> [BRONTEKST]
□ □ □ □ □ □ □

22 112
Nieuwe Commissievoorstellen en initiatieven van de lidstaten van de Europese Unie

29 668
Beleidsplan Crisisbeheersing 2004–2007

nr. 793
BRIEF VAN DE MINISTER VAN BINNENLANDSE ZAKEN EN KONINKRIJKSRELATIES

Aan de Voorzitter van de Tweede Kamer der Staten-Generaal

Den Haag, 4 februari 2009

Mede namens de ministers van Defensie, Economische Zaken, Financiën, Justitie, Landbouw, Natuur en Voedselkwaliteit, Verkeer en Waterstaat, Volksgezondheid, Welzijn en Sport en Volkshuisvesting, Ruimtelijke Ordening en Milieubeheer, wil ik u met deze brief informeren over de Europese richtlijn voor de bescherming van vitale infrastructuur en het hiervoor opgestelde implementatieplan. Deze richtlijn en de bijbehorende richtsnoeren zijn op 12 januari 2009 in werking getreden. Bijgevoegd is de richtlijn (bijlage 1)1 en de stappen die het Kabinet in samenwerking met de relevante vitale sectoren transport en energie zal nemen om deze richtlijn te implementeren (bijlage 2)1 en structureel in onze processen te borgen.

□ □ □ □ □ □ □

> [VERMELDE RECORDS]
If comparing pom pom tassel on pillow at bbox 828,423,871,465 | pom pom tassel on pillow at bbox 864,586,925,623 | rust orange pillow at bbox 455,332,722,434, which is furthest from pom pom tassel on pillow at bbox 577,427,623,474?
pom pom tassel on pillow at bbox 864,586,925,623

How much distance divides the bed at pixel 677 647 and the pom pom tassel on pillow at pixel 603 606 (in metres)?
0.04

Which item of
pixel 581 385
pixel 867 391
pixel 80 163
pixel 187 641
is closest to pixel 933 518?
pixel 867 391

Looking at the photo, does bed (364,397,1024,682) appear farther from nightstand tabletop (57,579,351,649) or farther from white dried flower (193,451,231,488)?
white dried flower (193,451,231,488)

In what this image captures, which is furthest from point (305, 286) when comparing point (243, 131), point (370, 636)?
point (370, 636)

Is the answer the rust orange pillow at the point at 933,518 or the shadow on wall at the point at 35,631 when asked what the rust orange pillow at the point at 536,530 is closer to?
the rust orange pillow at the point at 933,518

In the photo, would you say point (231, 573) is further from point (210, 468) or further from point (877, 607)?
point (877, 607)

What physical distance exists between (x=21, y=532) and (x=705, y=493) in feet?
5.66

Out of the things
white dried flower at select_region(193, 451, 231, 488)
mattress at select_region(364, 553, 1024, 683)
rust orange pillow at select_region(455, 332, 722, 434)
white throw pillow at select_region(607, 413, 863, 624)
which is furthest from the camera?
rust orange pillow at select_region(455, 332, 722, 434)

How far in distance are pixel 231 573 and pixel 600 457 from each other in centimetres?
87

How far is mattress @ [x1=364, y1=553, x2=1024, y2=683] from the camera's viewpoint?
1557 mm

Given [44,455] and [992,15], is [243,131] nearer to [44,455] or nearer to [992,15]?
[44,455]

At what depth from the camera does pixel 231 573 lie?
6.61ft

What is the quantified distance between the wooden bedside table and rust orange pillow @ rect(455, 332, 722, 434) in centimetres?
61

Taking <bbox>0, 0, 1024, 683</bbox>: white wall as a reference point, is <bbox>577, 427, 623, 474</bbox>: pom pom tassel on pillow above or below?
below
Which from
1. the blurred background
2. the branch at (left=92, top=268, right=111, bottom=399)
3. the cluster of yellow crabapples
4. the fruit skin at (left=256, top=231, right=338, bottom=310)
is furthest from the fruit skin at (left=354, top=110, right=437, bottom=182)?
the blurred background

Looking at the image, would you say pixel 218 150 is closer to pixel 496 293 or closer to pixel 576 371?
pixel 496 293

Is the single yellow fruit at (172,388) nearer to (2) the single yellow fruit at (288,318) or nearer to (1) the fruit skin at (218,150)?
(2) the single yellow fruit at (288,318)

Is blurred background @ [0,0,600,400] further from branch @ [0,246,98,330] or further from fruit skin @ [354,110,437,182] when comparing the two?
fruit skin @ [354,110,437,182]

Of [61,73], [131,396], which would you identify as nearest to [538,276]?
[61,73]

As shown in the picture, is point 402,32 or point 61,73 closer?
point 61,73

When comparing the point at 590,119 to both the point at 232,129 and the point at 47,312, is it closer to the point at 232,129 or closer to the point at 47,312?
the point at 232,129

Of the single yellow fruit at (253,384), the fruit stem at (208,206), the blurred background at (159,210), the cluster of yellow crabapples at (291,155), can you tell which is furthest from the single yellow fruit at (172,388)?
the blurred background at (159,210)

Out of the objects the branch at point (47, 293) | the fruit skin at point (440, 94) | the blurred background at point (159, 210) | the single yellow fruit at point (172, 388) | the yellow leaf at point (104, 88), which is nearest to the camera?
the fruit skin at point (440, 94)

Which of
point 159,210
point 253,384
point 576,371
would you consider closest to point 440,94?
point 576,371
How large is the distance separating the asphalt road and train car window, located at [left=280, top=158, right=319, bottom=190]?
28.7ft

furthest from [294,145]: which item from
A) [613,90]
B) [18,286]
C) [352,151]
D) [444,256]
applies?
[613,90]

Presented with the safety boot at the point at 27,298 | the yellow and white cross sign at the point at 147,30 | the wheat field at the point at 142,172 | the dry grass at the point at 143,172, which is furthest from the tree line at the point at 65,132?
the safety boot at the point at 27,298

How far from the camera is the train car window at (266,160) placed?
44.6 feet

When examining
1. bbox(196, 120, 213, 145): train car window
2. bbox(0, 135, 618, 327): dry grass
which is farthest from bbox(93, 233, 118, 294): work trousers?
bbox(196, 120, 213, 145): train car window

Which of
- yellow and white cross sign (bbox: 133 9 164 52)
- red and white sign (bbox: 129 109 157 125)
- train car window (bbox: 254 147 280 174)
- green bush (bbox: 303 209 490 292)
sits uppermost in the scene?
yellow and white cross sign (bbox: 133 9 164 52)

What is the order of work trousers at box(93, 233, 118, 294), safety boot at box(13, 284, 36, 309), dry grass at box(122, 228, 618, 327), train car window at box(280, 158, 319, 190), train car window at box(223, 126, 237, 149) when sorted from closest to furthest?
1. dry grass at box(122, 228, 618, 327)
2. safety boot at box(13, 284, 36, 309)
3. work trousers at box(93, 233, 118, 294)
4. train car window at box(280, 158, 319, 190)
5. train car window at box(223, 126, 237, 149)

□ □ □ □ □ □ □

> [TAAKOMSCHRIJVING] Op welke datum zijn volgens de brontekst de Europese richtlijn voor de bescherming van vitale infrastructuur en de bijbehorende richtsnoeren in werking getreden?

> [ANTWOORD] Op 12 januari 2009.